→ **YOUR OBJECTIVE**: With pictures left out, retype the lines from the start of the records through the one that contains "Piazza Maggiore With".

─── RECORD EXTRACTS ───

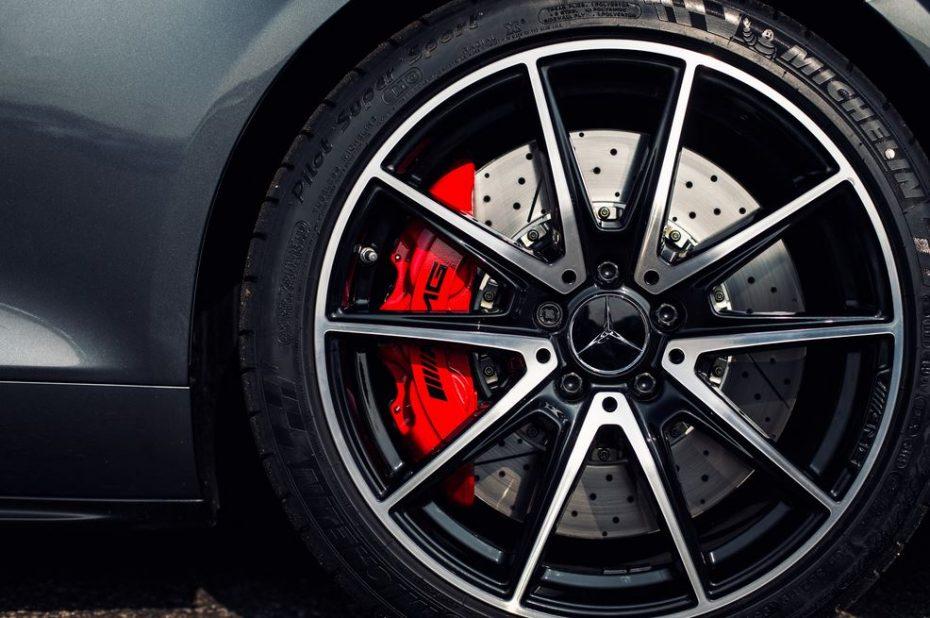 Cómo conseguir que brillen tus neumáticos: Presume de gomas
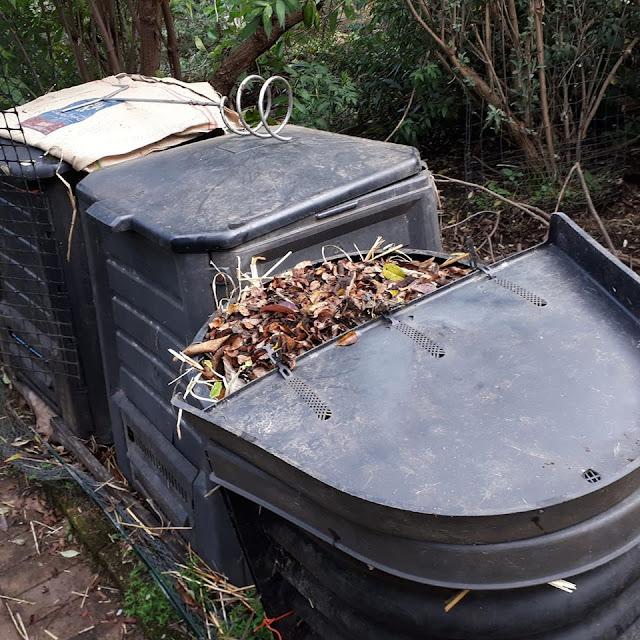 Compost%2Bbins%2BMargaret%2BMossakowska.jpg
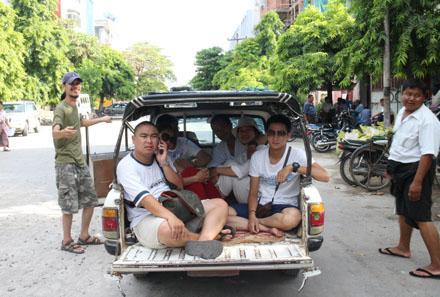 Những mẫu pick-up nhỏ cổ lỗ sĩ vẫn được dùng để chở khách tại Myanmar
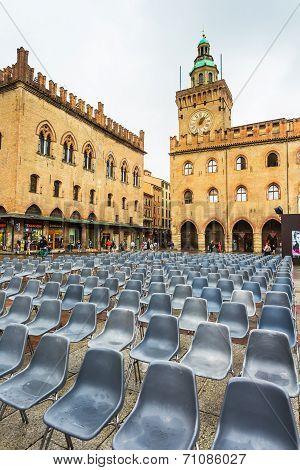Piazza Maggiore With Accursio Palace And Palazzo Del Podesta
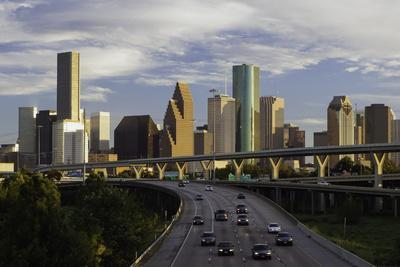 https://imgc.allpostersimages.com/img/posters/city-skyline-and-interstate-houston-texas-united-states-of-america-north-america_u-L-PQ8T9Z0.jpg?p=0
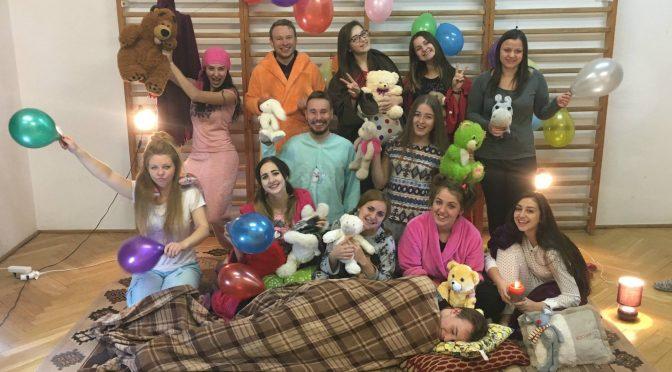 Piżama-party, czyli wieczór andrzejkowy w Domu Fundacji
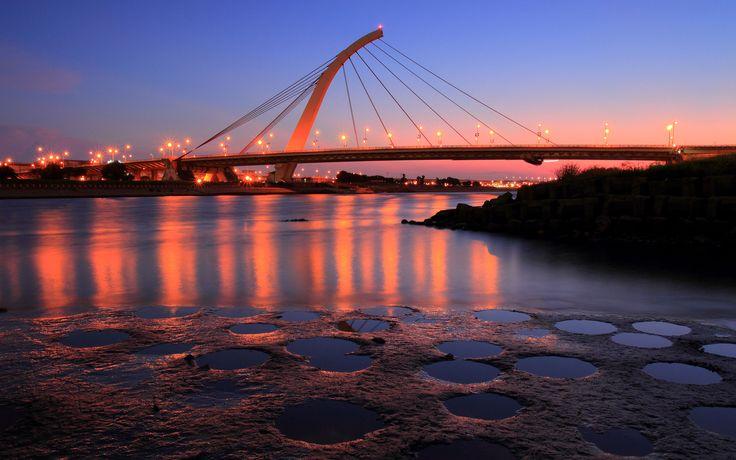 Красные огни на мосту 2560x1600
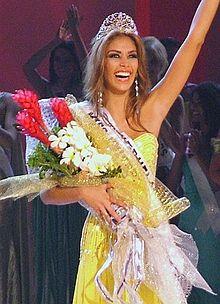 220px-Miss_Universe_2008,_Dayana_Mendoza2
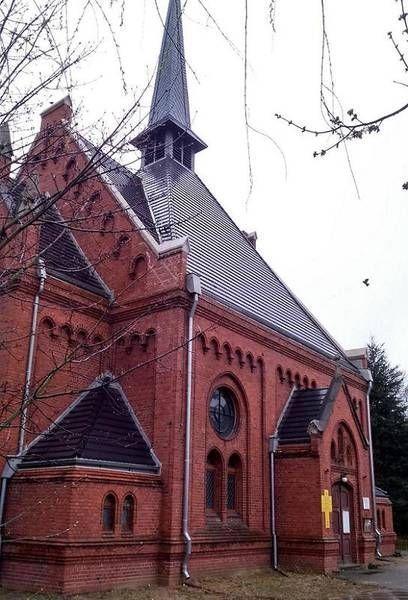 Kościół z ciemną dachówką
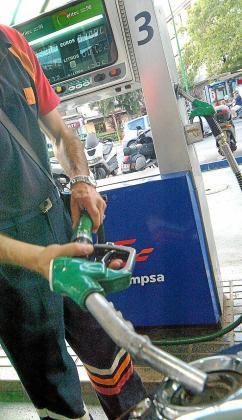 El ligero aumento del consumo de carburantes registrado en las Islas en el primer semestre del año no alcanza las cifras contabilizadas en el mismo período del año 2017.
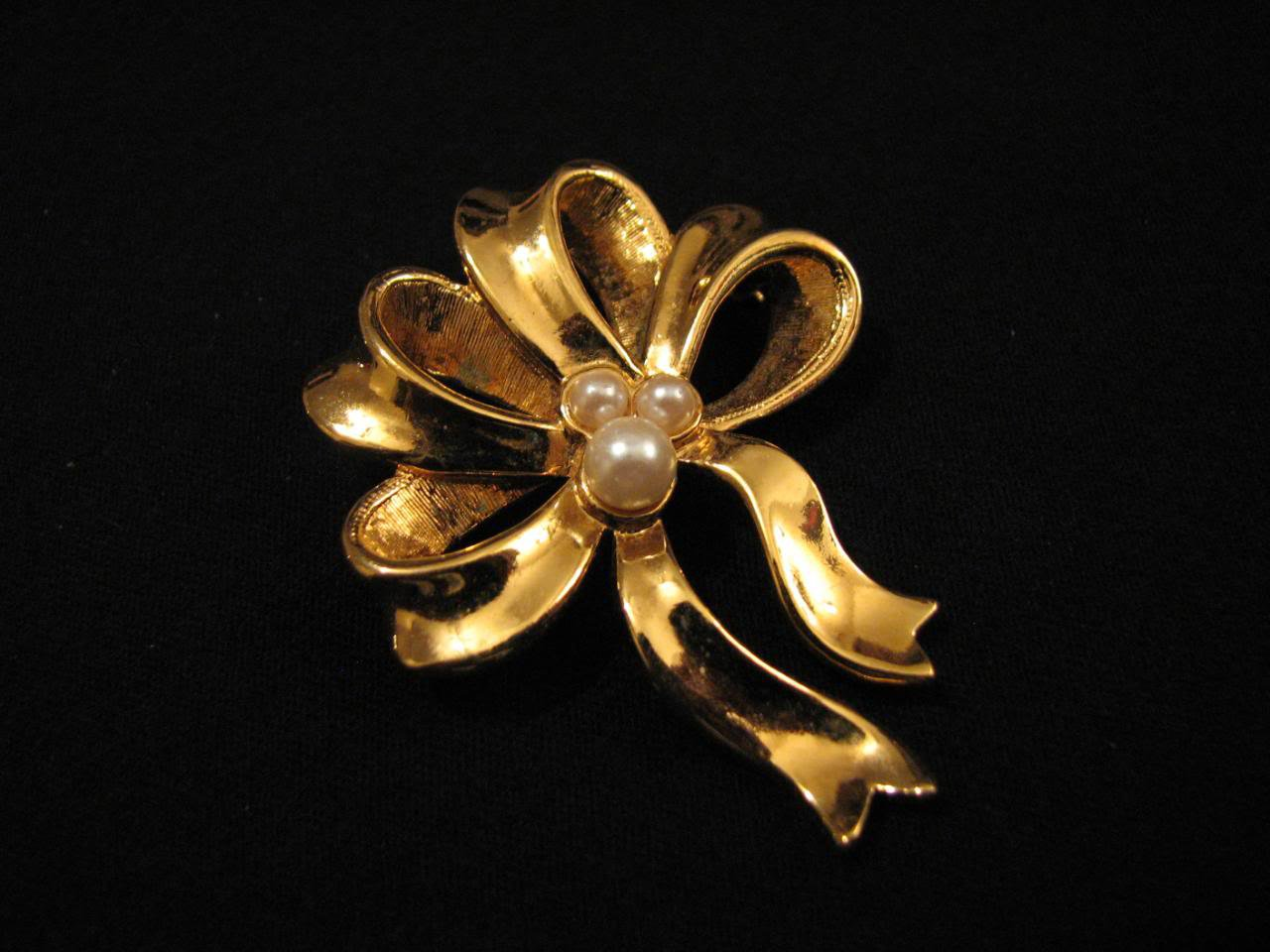 Vintage Avon Gold Tone and White Faux Pearl Ribbon Bow Pin Brooch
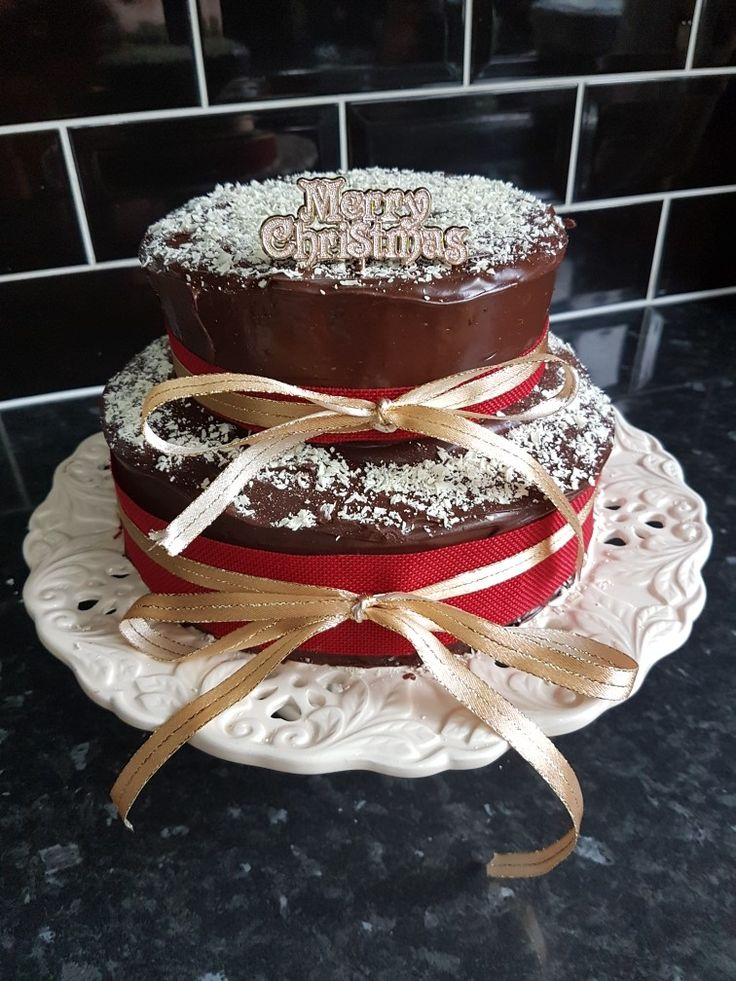 Rich chocolate cake for Christmas  ( husband very upset as done lovely fruit cake for everyone else lol)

───

→ **ANSWER SPACE**:
 Cómo conseguir que brillen tus neumáticos: Presume de gomas
 Compost%2Bbins%2BMargaret%2BMossakowska.jpg
 Những mẫu pick-up nhỏ cổ lỗ sĩ vẫn được dùng để chở khách tại Myanmar
Piazza Maggiore With Accursio Palace And Palazzo Del Podesta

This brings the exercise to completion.